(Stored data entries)
((

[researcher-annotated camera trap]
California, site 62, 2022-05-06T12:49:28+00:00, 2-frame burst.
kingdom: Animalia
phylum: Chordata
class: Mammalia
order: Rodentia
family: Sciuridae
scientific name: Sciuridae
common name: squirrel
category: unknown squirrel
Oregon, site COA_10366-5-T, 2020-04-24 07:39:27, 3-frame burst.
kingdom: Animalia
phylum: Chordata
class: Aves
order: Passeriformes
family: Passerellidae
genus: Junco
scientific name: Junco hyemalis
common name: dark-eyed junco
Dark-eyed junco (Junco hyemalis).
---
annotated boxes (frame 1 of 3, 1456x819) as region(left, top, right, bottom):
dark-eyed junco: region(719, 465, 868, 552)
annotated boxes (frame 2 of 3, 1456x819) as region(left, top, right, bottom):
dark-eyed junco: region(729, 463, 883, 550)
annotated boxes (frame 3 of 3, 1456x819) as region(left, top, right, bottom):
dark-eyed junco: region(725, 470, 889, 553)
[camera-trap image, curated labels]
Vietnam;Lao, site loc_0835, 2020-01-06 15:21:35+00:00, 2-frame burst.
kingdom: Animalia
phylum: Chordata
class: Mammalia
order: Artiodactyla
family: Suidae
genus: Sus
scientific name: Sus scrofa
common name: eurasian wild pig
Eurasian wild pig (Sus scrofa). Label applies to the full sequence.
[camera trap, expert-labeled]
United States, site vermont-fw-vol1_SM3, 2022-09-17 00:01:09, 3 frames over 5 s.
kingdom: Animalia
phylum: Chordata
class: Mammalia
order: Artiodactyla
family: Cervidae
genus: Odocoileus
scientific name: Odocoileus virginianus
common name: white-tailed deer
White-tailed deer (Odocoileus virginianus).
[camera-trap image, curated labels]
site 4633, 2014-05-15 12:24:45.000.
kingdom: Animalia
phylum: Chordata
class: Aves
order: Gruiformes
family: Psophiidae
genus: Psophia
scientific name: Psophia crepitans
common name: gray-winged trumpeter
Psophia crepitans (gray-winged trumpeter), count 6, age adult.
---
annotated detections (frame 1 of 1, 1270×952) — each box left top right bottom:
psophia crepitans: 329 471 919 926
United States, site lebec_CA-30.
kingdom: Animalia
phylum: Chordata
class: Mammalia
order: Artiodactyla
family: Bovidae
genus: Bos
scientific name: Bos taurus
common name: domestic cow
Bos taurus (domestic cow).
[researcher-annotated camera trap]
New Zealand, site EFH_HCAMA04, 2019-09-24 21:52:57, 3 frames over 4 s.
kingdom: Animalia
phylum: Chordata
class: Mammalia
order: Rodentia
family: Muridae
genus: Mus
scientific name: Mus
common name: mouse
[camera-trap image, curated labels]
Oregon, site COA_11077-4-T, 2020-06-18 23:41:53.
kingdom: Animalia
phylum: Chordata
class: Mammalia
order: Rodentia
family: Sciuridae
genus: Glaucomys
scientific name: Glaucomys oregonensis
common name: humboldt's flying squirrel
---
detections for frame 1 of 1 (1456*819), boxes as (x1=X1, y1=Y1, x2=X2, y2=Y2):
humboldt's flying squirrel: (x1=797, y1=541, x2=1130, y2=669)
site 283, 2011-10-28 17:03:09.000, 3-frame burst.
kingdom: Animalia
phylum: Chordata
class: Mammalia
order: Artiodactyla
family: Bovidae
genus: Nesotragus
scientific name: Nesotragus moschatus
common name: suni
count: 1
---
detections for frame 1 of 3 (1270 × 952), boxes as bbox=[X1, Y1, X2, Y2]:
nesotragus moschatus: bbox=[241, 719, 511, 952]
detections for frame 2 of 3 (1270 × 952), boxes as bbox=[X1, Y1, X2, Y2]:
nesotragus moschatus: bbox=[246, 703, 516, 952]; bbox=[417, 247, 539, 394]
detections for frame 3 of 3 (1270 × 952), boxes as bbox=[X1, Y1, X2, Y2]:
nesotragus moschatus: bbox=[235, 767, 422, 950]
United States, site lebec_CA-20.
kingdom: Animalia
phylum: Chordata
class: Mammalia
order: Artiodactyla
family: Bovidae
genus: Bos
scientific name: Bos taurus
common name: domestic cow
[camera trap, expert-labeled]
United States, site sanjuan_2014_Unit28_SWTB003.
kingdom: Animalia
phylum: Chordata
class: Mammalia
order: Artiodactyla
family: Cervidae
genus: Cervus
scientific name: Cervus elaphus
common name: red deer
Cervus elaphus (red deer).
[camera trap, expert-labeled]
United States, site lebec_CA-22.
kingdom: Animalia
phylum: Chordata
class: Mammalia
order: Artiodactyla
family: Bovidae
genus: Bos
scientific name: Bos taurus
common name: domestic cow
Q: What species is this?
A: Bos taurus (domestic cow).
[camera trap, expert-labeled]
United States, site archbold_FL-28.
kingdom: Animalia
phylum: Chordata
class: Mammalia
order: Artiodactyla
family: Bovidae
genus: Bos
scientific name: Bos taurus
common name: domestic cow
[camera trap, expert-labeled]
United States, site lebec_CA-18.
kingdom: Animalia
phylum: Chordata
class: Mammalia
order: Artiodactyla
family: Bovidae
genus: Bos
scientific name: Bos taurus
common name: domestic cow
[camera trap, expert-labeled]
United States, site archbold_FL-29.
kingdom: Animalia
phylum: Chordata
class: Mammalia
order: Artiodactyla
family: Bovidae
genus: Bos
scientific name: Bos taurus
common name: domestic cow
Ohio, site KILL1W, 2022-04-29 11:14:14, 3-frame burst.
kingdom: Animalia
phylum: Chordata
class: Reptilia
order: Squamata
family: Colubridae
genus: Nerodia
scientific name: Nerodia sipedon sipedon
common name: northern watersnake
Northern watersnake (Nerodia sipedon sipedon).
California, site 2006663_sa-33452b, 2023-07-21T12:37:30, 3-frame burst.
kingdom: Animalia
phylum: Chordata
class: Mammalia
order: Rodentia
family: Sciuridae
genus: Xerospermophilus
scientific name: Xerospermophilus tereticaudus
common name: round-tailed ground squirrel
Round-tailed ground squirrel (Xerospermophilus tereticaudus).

))

**REQUIREMENT**
Reading through the records above, report each line in which the string "States" is found.

**THE ANSWER**
United States, site vermont-fw-vol1_SM3, 2022-09-17 00:01:09, 3 frames over 5 s.
United States, site lebec_CA-30.
United States, site lebec_CA-20.
United States, site sanjuan_2014_Unit28_SWTB003.
United States, site lebec_CA-22.
United States, site archbold_FL-28.
United States, site lebec_CA-18.
United States, site archbold_FL-29.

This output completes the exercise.